[Opening Data for the task section]

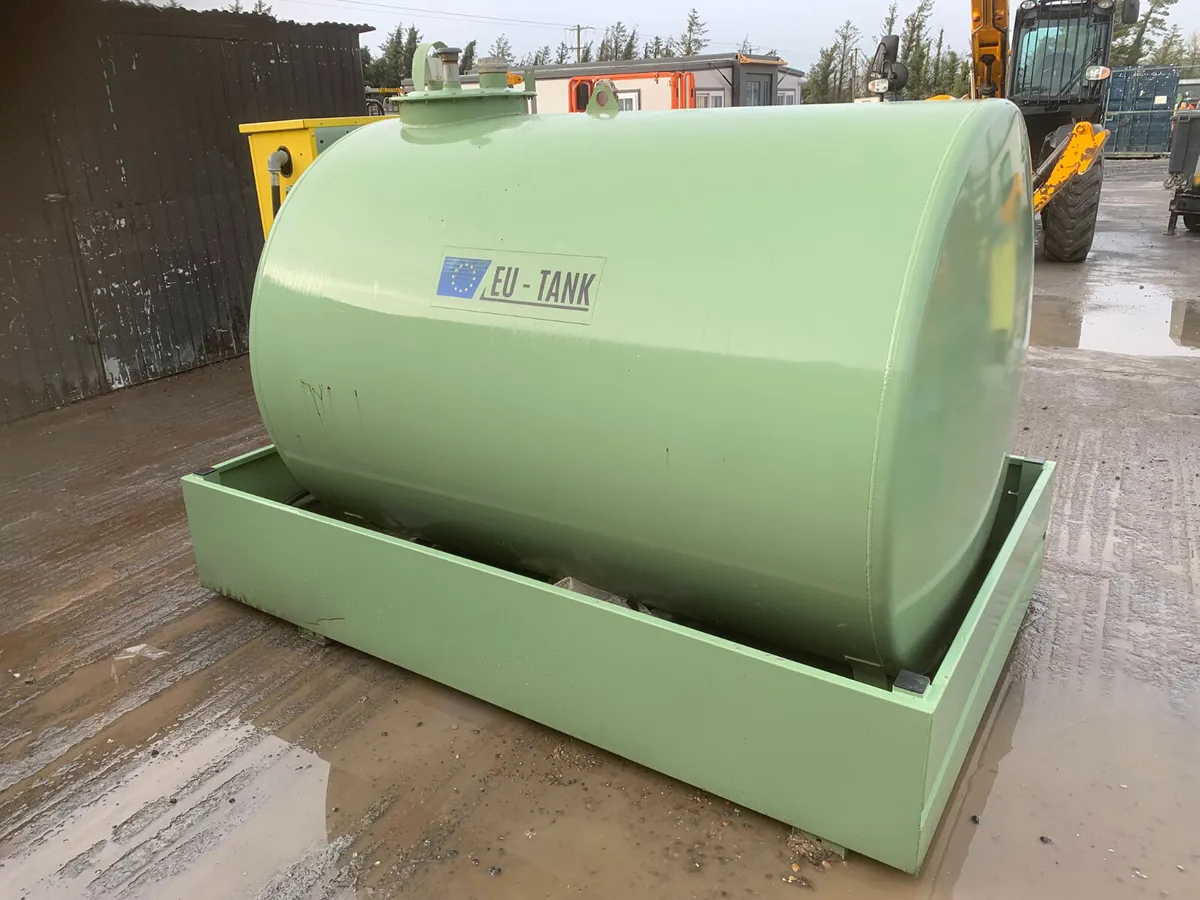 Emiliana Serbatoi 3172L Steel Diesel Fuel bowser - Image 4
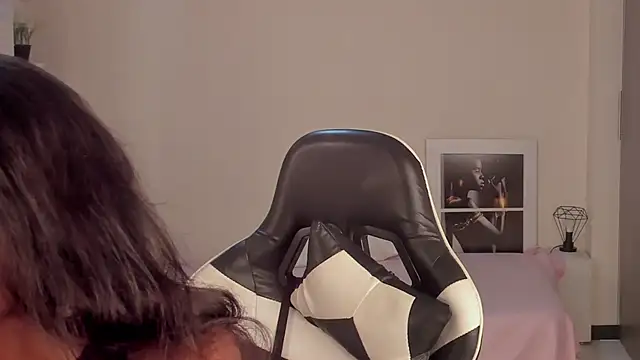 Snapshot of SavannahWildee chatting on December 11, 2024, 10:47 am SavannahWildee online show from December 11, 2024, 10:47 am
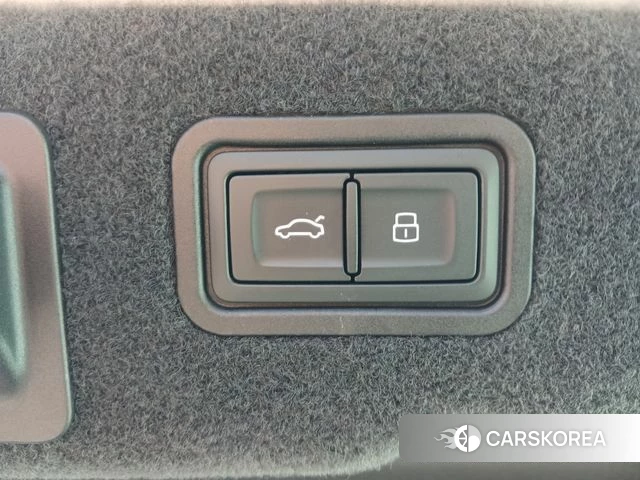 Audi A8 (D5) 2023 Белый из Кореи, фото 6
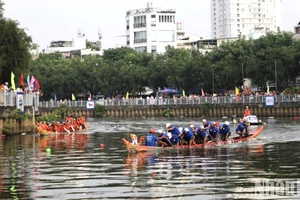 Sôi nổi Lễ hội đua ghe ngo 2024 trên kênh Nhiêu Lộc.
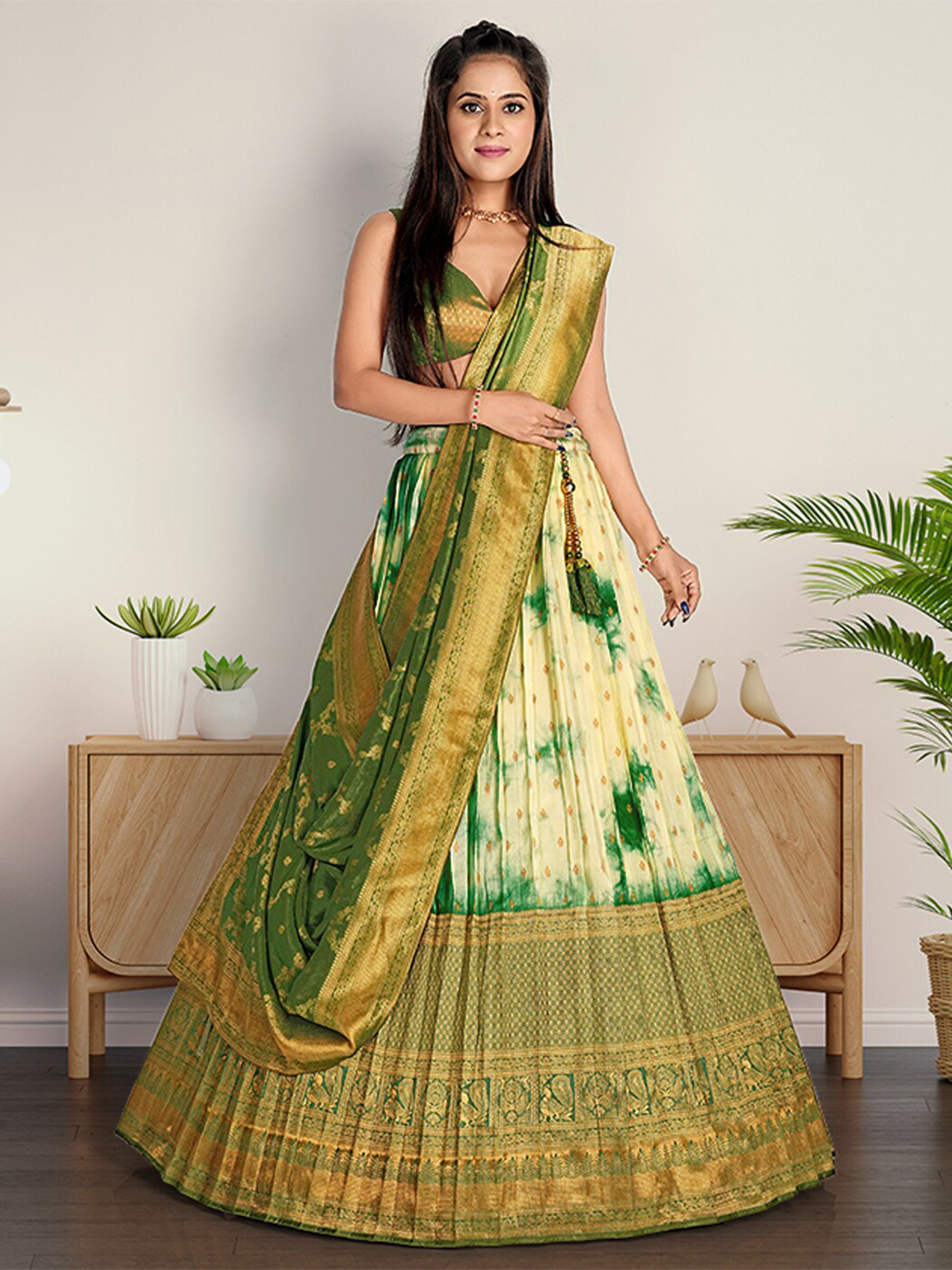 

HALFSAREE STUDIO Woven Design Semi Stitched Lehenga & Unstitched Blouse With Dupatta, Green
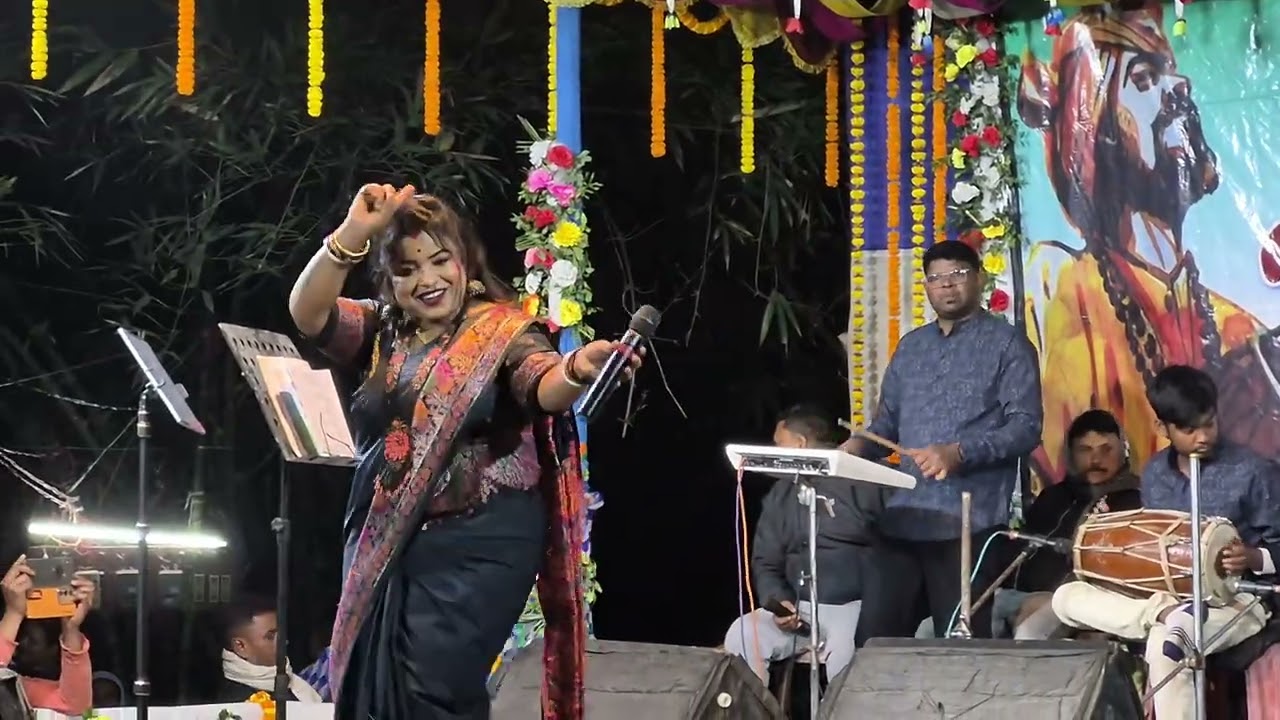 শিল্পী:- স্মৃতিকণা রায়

[Closing Data for the task section]

**Task prompt:** Every line from the top of the entries through the line that holds "Sôi nổi Lễ hội" is to be quoted exactly, please, and nothing else; omit the pictures.

**Task solution:**
 Emiliana Serbatoi 3172L Steel Diesel Fuel bowser - Image 4
 Snapshot of SavannahWildee chatting on December 11, 2024, 10:47 am SavannahWildee online show from December 11, 2024, 10:47 am
 Audi A8 (D5) 2023 Белый из Кореи, фото 6
 Sôi nổi Lễ hội đua ghe ngo 2024 trên kênh Nhiêu Lộc.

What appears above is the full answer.